Credentials for the Management Role

Provide credentials for the <ORGANIZATION_MANAGEMENT_ROLE_ARN> to discover registries for all member accounts and all regions. You must assign policy permissions and trust relationships to this role.

Assign Policy Permissions

Assign one of the following policy permissions to the management role:

  • AWSOrganizationsReadOnlyAccess: AWS managed policy which Provides read-only access to AWS Organizations.

  • Inline policy to allow the management role to assume member account roles:

    {
      "Version": "2012-10-17",
      "Statement": [
        {
          "Sid": "AllowManagementRoleToAssumeMember",
          "Effect": "Allow",
          "Action": "sts:AssumeRole",
          "Resource": "arn:aws:iam::*:role/<ORGANIZATION_MEMBER_ACCOUNTS_ROLE_NAME>"
        }
      ]
    }
    

Assign the Trust Relationship

You must assign the trust relationship to allow this role to be assumed by the principal of the AWS_ACCESS_KEY_ID and AWS_SECRET_ACCESS_KEY / service account configured in the previous step.

  • Access Key/Secret Key
{
  "Version": "2012-10-17",
  "Statement": [
    {
      "Effect": "Allow",
      "Principal": {
        "AWS": "<AWS_ACCESS_USER_ARN>"
      },
      "Action": "sts:AssumeRole"
    }
  ]
}
  • Service Account

    {
        "Version": "2012-10-17",
        "Statement": [
            {
                "Effect": "Allow",
                "Principal": {
                  "AWS": "<SERVICE_ACCOUNT_IAM_ROLE_ARN>"
                },
                "Action": "sts:AssumeRole"
            }
        ]
    }
    
Credentials for the Member Role Name

You need to provide credentials for the <ORGANIZATION_MEMBER_ACCOUNTS_ROLE_NAME> that is available in all scoped member accounts of the organization with access to discover and read registries within.

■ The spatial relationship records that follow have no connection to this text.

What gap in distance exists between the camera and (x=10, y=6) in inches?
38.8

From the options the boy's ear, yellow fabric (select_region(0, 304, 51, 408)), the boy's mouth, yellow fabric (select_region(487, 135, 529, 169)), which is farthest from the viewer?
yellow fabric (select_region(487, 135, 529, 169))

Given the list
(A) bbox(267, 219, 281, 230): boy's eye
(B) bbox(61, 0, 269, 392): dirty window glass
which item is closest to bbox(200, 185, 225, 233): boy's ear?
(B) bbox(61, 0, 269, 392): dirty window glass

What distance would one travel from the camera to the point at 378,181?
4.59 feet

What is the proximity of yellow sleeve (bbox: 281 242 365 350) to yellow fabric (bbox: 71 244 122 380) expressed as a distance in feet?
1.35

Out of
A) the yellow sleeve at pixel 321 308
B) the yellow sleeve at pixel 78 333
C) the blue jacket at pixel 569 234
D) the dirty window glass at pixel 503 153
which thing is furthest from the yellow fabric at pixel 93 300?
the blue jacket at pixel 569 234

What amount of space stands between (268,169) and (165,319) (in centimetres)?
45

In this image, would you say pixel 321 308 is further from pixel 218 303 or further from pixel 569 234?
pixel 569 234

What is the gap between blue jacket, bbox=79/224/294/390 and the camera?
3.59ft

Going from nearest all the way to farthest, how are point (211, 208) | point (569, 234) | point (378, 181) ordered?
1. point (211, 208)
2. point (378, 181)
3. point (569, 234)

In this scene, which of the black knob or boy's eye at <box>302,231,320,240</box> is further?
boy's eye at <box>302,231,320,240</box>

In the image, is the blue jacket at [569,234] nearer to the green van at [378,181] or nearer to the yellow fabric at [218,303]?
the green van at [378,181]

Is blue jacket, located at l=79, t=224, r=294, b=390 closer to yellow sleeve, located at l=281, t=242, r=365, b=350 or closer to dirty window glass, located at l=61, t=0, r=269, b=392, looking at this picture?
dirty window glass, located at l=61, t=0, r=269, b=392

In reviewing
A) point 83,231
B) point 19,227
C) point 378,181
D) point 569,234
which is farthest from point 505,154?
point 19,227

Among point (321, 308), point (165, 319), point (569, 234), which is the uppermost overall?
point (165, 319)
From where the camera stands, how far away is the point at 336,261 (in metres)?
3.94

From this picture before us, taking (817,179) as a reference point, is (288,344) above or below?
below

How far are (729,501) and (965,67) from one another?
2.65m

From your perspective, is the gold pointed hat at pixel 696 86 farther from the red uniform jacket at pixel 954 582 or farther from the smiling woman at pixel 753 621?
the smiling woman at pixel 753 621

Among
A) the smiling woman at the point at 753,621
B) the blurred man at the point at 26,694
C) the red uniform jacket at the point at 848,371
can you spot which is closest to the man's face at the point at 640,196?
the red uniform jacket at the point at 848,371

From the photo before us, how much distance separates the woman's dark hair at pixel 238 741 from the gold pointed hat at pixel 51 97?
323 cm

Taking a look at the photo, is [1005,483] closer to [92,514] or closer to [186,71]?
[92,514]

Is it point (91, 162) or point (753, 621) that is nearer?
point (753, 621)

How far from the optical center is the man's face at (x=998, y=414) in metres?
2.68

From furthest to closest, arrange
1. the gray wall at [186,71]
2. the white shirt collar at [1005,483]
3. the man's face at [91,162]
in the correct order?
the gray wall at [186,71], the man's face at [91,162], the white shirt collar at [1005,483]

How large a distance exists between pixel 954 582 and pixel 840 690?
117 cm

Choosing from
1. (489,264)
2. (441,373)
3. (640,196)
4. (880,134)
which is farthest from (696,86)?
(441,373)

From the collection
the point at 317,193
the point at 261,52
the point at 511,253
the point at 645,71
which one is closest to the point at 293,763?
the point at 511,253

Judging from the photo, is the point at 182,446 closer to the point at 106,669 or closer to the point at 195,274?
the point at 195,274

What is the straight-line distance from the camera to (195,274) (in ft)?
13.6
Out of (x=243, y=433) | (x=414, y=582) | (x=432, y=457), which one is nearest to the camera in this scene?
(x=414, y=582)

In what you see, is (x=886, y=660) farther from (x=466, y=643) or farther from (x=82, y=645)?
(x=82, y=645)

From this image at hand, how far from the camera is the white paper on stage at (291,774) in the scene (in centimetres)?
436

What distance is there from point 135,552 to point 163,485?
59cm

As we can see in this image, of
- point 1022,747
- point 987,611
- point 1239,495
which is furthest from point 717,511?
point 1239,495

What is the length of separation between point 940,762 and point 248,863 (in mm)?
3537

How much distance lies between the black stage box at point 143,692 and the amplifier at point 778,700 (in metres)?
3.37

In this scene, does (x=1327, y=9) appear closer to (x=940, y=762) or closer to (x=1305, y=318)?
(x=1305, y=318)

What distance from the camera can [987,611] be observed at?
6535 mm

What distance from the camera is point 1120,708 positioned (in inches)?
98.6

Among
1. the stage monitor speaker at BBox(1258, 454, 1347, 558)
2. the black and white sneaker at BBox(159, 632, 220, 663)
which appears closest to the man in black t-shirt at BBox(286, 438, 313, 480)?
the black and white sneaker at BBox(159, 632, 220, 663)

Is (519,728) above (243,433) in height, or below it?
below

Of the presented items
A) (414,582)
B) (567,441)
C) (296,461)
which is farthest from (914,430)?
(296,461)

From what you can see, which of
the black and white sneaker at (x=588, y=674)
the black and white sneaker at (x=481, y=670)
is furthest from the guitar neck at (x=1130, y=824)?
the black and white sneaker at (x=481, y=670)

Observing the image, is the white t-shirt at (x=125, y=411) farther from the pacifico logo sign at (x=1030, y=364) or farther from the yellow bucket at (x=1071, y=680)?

This role will be assumed by the ORGANIZATION_MANAGEMENT_ROLE_ARN to impersonate each member account.

By default, the scanner uses the AWS-created administration role OrganizationAccountAccessRole. Using this role will work fine; however, if you need it, you can create a lower-permission role.

(Optional) Least-Privilege-Access Permissions

Create a role in all accounts and assign the following least-privilege-access permissions to it.

The permissions must be assigned to all roles in all accounts that will be scanned.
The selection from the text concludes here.